Pedevco owns Ridgeway through a holding company called Pedco. Hill said that when dealing with corporate structures like this, “In most cases, the subsidiary will be legally distinct from the operator’s parent corporation and [the parent is] afforded a degree of protection from the liability of the subsidiary.” Going after the parent would require a “significant allocation of legal resources,” he added. Even so, the Oil Conservation Division “has not waived its right to seek such responsibility and indemnification from parent corporations.”

The division’s goal at this point is to keep Ridgeway operating. “If the operator is able to bring new wells online, its rate of reimbursement [to the state] will increase dramatically,” Hill said. “If Ridgeway is not able to bring new assets online, OCD projects that Ridgeway will only be able to make minimum payments.”

Plugging and remediation costs will likely come from the state’s orphan well reclamation fund, Hill said.

“The state needs to really look closely at this Ridgeway example, and see how quickly the numbers get really, really, really big for taxpayers,” Forkes-Gudmundson said. “I mean, $30 million is a lot of money.”

By comparison, in 2022, New Mexico started a new Office of Family Representation and Advocacy, which provides legal representation to underserved parents, children and guardians who appear before the state’s child welfare system. Its total annual budget is a little more than $10 million.

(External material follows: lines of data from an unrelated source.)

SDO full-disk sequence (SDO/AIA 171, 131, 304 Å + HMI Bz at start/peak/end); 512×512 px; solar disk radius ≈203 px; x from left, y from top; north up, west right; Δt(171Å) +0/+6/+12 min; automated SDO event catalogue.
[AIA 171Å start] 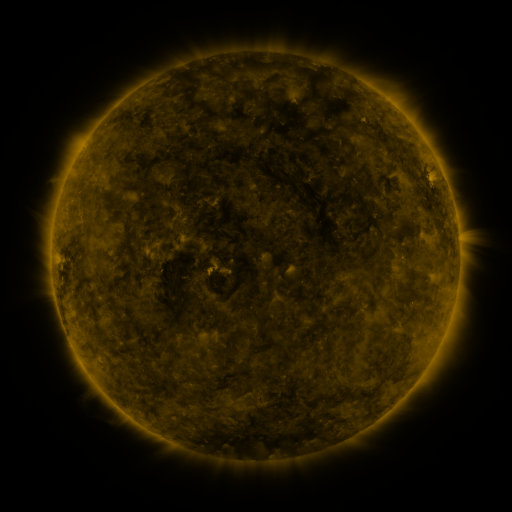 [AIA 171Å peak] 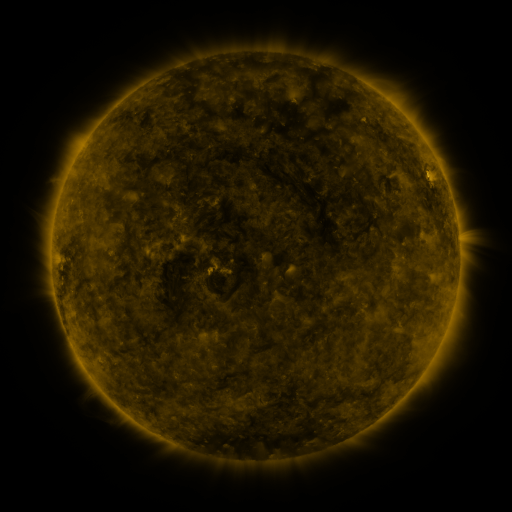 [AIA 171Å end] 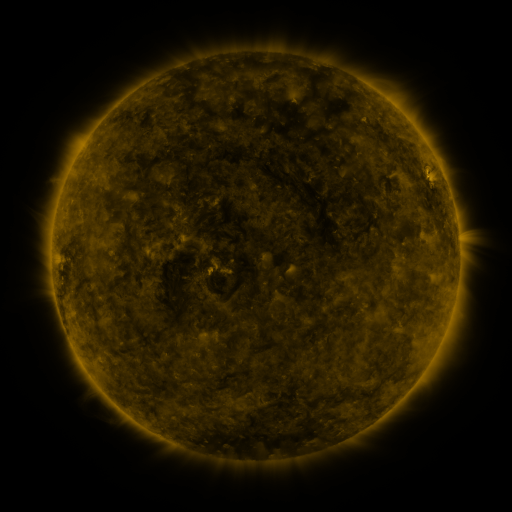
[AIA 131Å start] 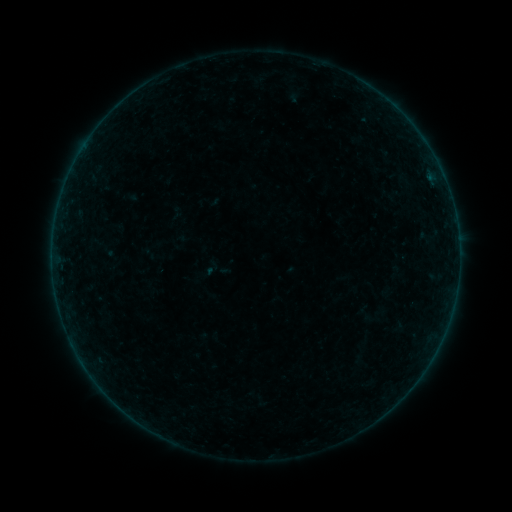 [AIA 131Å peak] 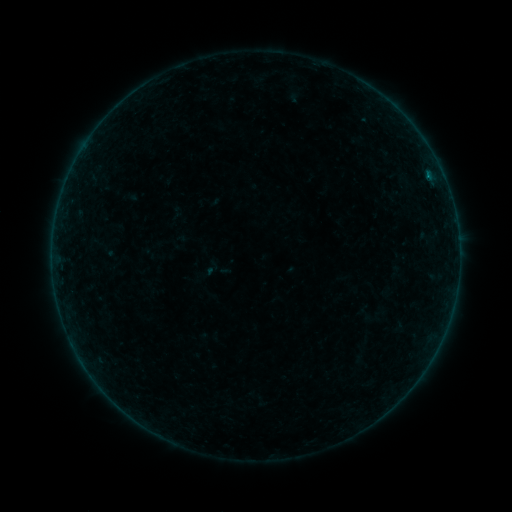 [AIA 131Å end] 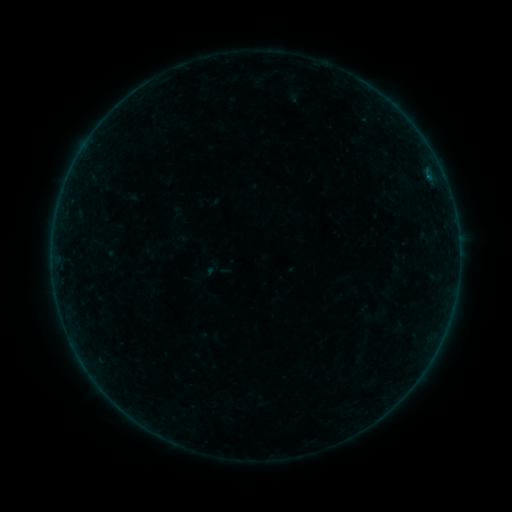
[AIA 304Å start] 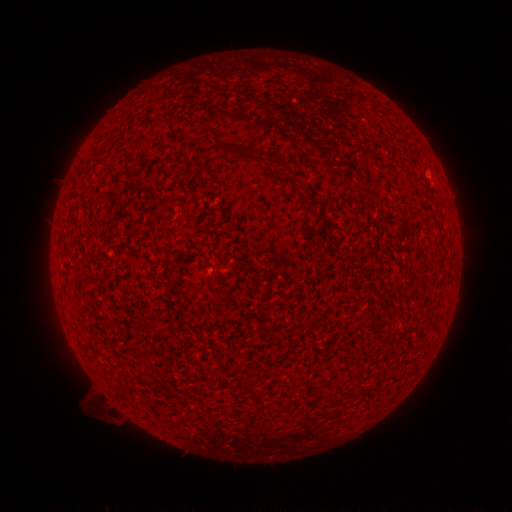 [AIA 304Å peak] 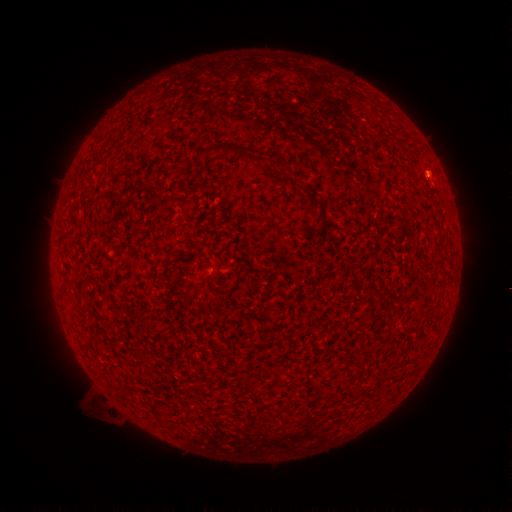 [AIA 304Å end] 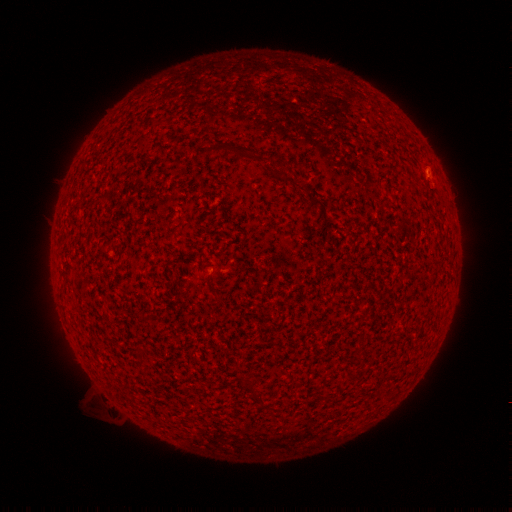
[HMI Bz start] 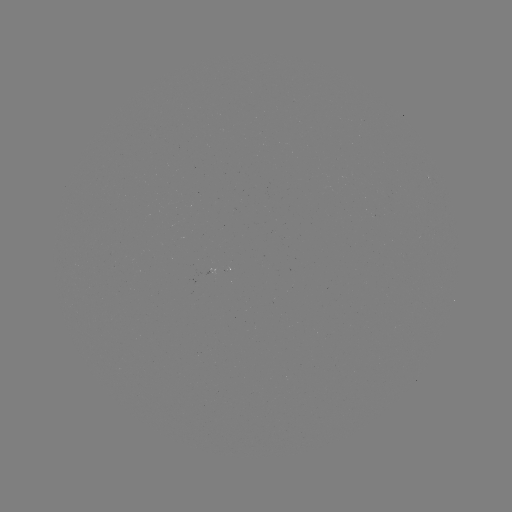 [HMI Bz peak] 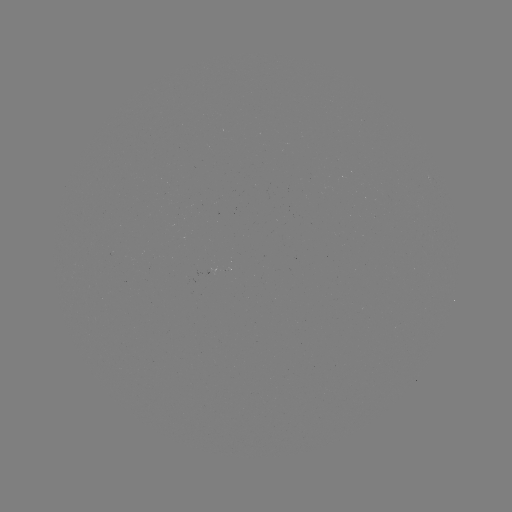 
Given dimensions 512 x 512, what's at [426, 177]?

Forkes-Gudmundson praised the Oil Conservation Division and Dylan Fuge, its director, for doing as much as they do with the limited funding they get from the New Mexico Legislature.

“They clearly don’t have the support that they need,” Forkes-Gudmundson said. And with at least 1,700 known abandoned wells in the state, he said, “the math gets really scary really, really quickly — and New Mexico needs to grapple with that really seriously.”